Some highlights from the three canvas:
Marketing to restaurants and food lovers:
Restaurants, Foodies, Food Critics, Festivals: Since there are dozens of food events that happen throughout Cambridge and Boston each year, we hypothesize that bringing CERO to these events will help with brand visibility and attract potential customers in the restaurant business. A lot of these festivals tend to be community oriented and might attract folks who would consider a company like CERO. We also discussed that connecting directly with chefs might be a more targeted approach (especially chefs who pride themselves on sustainability and local procurement).
Sales to grocery stores:
Grocery stores, especially chain stores, have huge sales potential for CERO. However, getting those contracts can be difficult, especially since large companies own these chains and/or have headquarters located elsewhere. Our work would involve better understanding the underlying factors that these chains consider when choosing a composter (if they work with one at all) and then convincing these stores to partner with CERO. One idea we had was to use our position as MIT students to conduct independent focus groups and interviews to uncover why grocery stores make the choices that they do.

## Records from a data collection
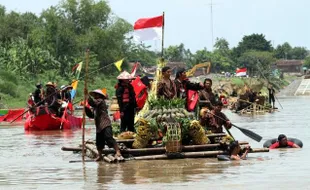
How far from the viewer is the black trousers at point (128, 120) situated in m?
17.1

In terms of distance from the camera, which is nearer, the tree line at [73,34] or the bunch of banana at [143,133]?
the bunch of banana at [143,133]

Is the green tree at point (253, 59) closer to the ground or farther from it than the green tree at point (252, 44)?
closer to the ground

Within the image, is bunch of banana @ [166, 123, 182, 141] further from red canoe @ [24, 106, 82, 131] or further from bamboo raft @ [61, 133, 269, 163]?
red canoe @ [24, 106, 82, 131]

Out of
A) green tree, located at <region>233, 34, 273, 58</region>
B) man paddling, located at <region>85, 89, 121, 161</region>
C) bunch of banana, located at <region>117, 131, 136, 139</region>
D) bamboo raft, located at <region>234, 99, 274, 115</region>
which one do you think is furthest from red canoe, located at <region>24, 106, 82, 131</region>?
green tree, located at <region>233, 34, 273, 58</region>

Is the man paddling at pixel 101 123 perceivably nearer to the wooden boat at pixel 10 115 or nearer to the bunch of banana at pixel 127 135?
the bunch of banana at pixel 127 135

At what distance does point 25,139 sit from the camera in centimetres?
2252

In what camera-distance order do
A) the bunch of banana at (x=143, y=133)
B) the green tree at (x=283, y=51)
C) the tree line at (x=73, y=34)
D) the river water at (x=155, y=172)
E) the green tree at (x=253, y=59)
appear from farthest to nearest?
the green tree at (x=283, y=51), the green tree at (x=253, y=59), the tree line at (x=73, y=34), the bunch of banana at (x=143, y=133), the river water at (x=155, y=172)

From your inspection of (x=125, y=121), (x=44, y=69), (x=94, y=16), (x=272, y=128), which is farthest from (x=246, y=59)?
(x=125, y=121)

## What to produce
Rewrite the part of the text on CERO's market ideas that runs from "Sales to grocery" down to "that they do.", and use "waste hauler" in place of "composter".

## Exercise response
Sales to grocery stores:
Grocery stores, especially chain stores, have huge sales potential for CERO. However, getting those contracts can be difficult, especially since large companies own these chains and/or have headquarters located elsewhere. Our work would involve better understanding the underlying factors that these chains consider when choosing a waste hauler (if they work with one at all) and then convincing these stores to partner with CERO. One idea we had was to use our position as MIT students to conduct independent focus groups and interviews to uncover why grocery stores make the choices that they do.